In the confines of the Neues Museum, subtle yet distinctive gestures separate you from the regular museum visitor and grant access to biographic audio files from journalists, activists and former BND boss Gerhard Schindler. The first Staat (‘Top Secret International’) focus on the secret and its social function, exploring the autonomous structure of intelligence agencies. Spectators, or players, are given a headset and notebook and are guided around the museum by a voice in their ear which is controlled by an algorithm. Questions are repeatedly posed, the answers to which dictate your route through the ancient artifacts and sculptures. Do you store information about others that you will eventually be able to use to manipulate them? If no, then turn into the small frieze room. If yes, then follow a different path. By tracing the route and movements of your fellow participants, you learn things about them. The man in the hat waving would read his partner’s emails; the woman with the baby wouldn’t tell everyone if she knew when the world was going to end. The structure of the performance constructs this constant relay between the state and the personal. Exposed are details of how the network of secret services operate and simultaneously our own code of ethics is examined.

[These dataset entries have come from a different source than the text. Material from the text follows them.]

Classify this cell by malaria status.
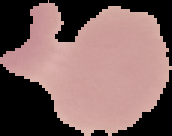
Uninfected.

preparation = thin blood smear
image type = cell region segmented out of the field of view; surrounding area masked to black
image size = 172×136 pixels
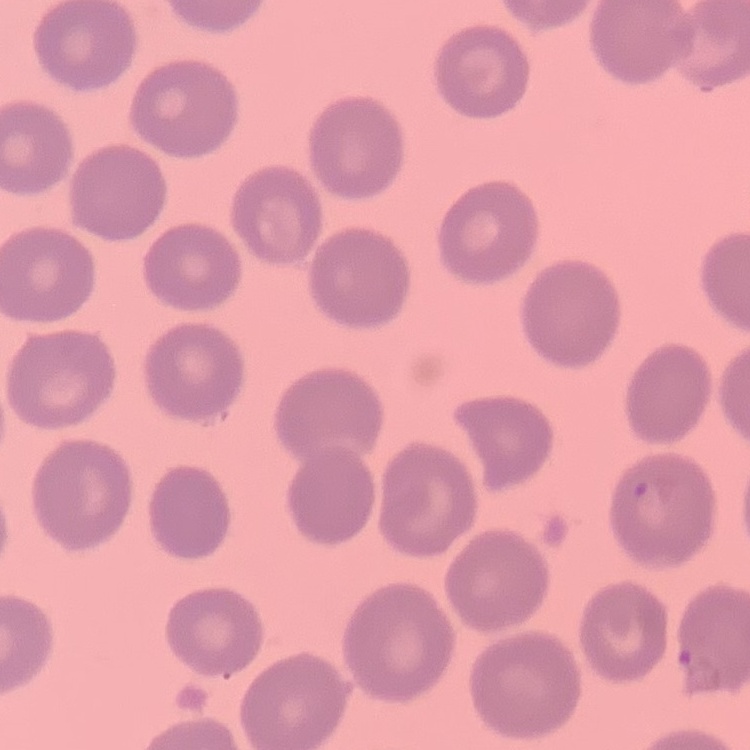
erythrocyte morphology = no rouleaux formation
preparation = thin blood film
image type = square crop of a larger photomicrograph
stain = Field's or Giemsa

While Staat 1 takes place in a real-life environment, Staat 2 (‘Society Under Construction’) makes use of a purpose-built model to explore the construction site. In a feat of organization and timing, groups of spectators move through the exhibition hall at HKW, changing helmets and headphones, climbing sand hills and learning karate moves, all under the guidance of eight different experts. Each expert represents a contrasting viewpoint and through the different scenarios we slip into their everyday lives. High up on scaffolding in the middle of the space is Andreas Riegel, lawyer for Transparency International, a global coalition which seeks to end corruption. Riegel takes the construction site as example of a space in which corruption has reached a political level. Below him, in a container, is capital investment consultant Sonja-Verena Breidenbach, who instructs us to ignore the lies told by Riegel. The most memorable story comes Alfredo di Mauro, designer of the smoke extraction system of the Berlin airport. He explains how his system has been blamed for the delay in the airport opening, and how he hasn’t worked since. The experts often stumble over their lines and look uncomfortable, but this only serves to remind that they are not professional actors and that this is not a typical theatrical performance. As such, ‘Staat 1-4’ is not a packaged, finite, immutable work. It is rather open-ended, a kind of collaging of contradictions in ideas and experiences that unfolds in front of the visitor.
Ultimately, through Rimini Protokoll and their experts of the everyday, it is possible to recognise and re-appropriate the human element from the complex structural web that has come to dominate our societal present. Particularly through the staging of Staat 2, we can extract the individual humanism from the vast digital and economic algorithms that dictate financial, political and social behaviours. The result of this humanism is contradiction, a sort of dialectic of modernity. The performances force visitors to re-evaluate their constructions of knowledge and democracy and to face society’s underlying forces—and this writer looks forward to watching Staat 3 and 4 as they unfold.